You'd have to remember Greta Garbo to appreciate, "I vant to be ah-lone." I think of that famous line every night when I look up after tucking Ruth, Poppy and Sheila into their rooms and head out to put the other four into the big room. To the left of the door, up on the lintel, there is a space between blocks that is big enough for just one bird, and there he sits still as a stone. It is a male barn sparrow. The headlamps on my hat catch light from his bright eyes, but he doesn't flutter or move. Why has he picked this unlikely roosting perch? Is he a confirmed bachelor, a hermit bird shunning the flock, an outcast? I personally think he is a parent of that nest of chicks that I hear on the other side of the barn in the morning and, tired of hearing "Feed me!" all day, has found himself a little Man Cave retreat.

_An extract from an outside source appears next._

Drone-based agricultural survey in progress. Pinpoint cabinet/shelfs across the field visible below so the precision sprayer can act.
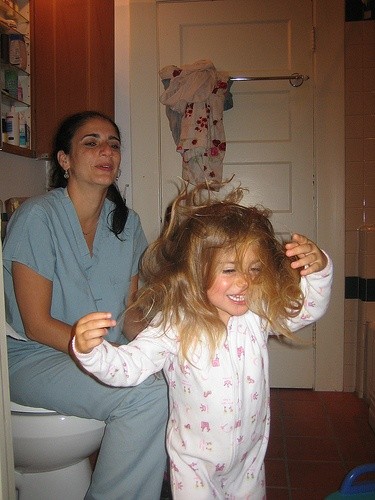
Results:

"Oh, no! Not again!" As I put the chickens into their coops last night, Bessie suddenly took off running to the far side of the feed barn. What was she after now? Then I was hit with a wave of pungent skunk scent. Nooo! I still had the goats and Poppy to tend and I just couldn't face my silly dog. Mentally checking my supplies for a de-skunking bath, I went on about my chores, stink still heavy in the air. Coming back from the barn, I couldn't avoid her any longer and called Bess to me. Wonder of wonders, it wasn't her! It had to be either a road kill or some other poor dog got sprayed. Not my problem. I apologized for thinking the worst, and Bess and I walked back to the house by the light of the nearly full moon.
One hundred-four in Diamond Springs in the afternoon. Regardless, it was a good day.